# Task item
Translate this sentence from the passage on zinc into Spanish: "Zinc also plays a role in the regulation of the immune system."

# Passage shown
┌────────
After iron, zinc it the second most abundant trace element in the human body. It is a divalent cation and the 30th element as well as the first element in group 12 of the periodic table. It is an essential micronutrient that plays a key role in the catalysis of over 100 enzymes such as alkaline phosphatase, lactic dehydrogenase, and RNA and DNA polymerase. It assists in the synthesis of RNA and DNA, cell proliferation and differentiation, and the stabilization of cell membranes and cell structures. Zinc also plays a role in the regulation of the immune system. Being an essential element, it is not synthesized by the human body but must be ingested through food or mineral supplements.
Symptoms of Zinc Deficiency
With zinc playing a significant role in many of the body's key processes, zinc deficiency can result in a variety of illnesses and medical disorders. Some of the clinical manifestations include, but are not limited to, the following:
- Hair and weight loss.
- Delayed wound healing and skin lesions such as oral lichen planus, pemphigus vulgaris, bullous pemphigoid, and epidermodysplasia verruciformis, among others.
- Decreased taste sensation and loss of appetite.
- Altered cognitive and motor performance in neonates and infants.
- Increased susceptibility to infections due to decreased functionality in monocytes, neutrophils, granulocytes, and phagocytosis.
- Exacerbation of hypertension as well as other cardiovascular diseases.
- Delayed puberty and growth retardation in adolescents.
- Osteoporosis as well as other abnormalities in bone mineralization and development.
- Decreased folate absorption which may result in macrocytic megaloblastic anemia.
- Mental lethargy and mood disorders.
The standard dose of Zinc Sulfate is 10 mg.
└────────
# Information provided
┌────────
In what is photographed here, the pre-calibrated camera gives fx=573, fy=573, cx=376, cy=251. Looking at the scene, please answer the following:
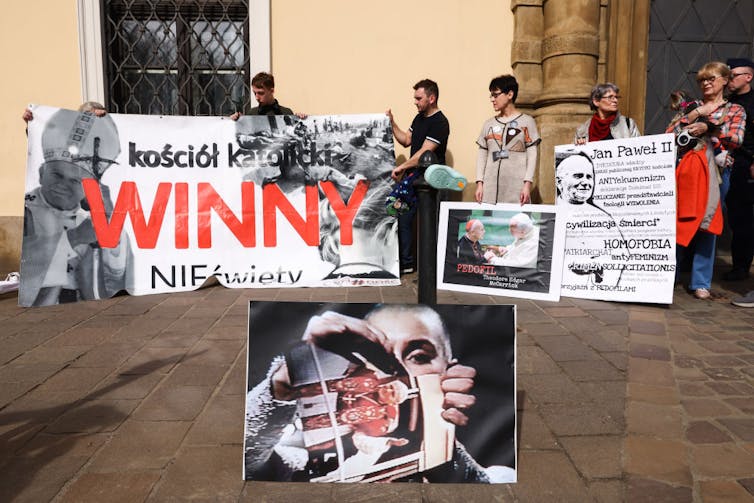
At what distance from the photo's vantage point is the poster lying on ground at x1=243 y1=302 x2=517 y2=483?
1908mm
└────────
# Final answer
El zinc también desempeña un papel en la regulación del sistema inmunitario.